* _Extracted entries_:
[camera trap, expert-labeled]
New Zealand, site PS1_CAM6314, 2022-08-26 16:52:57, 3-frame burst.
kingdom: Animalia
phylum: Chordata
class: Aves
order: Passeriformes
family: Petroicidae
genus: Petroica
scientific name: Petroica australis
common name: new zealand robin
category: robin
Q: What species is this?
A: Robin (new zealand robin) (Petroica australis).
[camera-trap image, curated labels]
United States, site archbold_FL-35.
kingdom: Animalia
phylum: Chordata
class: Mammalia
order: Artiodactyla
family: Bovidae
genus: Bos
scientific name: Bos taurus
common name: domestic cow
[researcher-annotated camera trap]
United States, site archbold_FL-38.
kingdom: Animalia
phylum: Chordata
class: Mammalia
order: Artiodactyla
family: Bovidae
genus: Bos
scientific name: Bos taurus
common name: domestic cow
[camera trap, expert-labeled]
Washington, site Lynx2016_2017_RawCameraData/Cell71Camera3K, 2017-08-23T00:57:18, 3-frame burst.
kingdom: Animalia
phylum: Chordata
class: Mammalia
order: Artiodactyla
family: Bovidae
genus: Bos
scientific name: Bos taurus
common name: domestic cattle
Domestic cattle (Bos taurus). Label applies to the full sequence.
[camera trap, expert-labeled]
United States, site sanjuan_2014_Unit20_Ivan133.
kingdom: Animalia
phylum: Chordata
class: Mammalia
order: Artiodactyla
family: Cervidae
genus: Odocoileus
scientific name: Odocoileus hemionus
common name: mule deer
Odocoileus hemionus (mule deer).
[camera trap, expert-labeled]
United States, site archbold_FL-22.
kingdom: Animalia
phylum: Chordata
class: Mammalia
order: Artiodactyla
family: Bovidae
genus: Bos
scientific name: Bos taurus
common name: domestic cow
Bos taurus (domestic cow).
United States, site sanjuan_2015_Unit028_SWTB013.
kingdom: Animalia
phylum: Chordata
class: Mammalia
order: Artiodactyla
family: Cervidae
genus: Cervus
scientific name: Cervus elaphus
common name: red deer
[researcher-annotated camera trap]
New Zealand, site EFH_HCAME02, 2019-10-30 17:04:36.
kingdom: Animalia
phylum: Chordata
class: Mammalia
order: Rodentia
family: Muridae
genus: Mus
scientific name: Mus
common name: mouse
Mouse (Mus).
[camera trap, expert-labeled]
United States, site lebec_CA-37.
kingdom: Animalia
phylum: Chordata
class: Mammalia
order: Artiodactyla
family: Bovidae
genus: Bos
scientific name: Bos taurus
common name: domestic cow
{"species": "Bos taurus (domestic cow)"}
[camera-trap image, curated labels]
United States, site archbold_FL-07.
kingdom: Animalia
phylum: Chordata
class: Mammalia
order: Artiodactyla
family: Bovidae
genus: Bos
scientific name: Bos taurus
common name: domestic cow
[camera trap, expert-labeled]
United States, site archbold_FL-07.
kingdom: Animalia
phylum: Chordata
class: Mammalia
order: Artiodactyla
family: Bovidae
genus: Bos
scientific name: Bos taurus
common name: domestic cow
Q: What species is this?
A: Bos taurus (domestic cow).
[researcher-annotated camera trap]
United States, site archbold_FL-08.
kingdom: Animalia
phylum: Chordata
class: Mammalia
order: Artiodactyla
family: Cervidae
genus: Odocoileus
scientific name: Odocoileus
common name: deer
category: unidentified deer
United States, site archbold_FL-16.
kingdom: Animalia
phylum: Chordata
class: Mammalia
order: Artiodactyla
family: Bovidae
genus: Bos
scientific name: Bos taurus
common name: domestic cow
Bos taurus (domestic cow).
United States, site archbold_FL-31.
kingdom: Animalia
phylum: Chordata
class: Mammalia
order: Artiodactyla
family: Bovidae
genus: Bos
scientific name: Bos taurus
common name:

* _Exercise objective_: Identify each line in the entries with the word "burst" and copy it.

* _Solved problem_:
New Zealand, site PS1_CAM6314, 2022-08-26 16:52:57, 3-frame burst.
Washington, site Lynx2016_2017_RawCameraData/Cell71Camera3K, 2017-08-23T00:57:18, 3-frame burst.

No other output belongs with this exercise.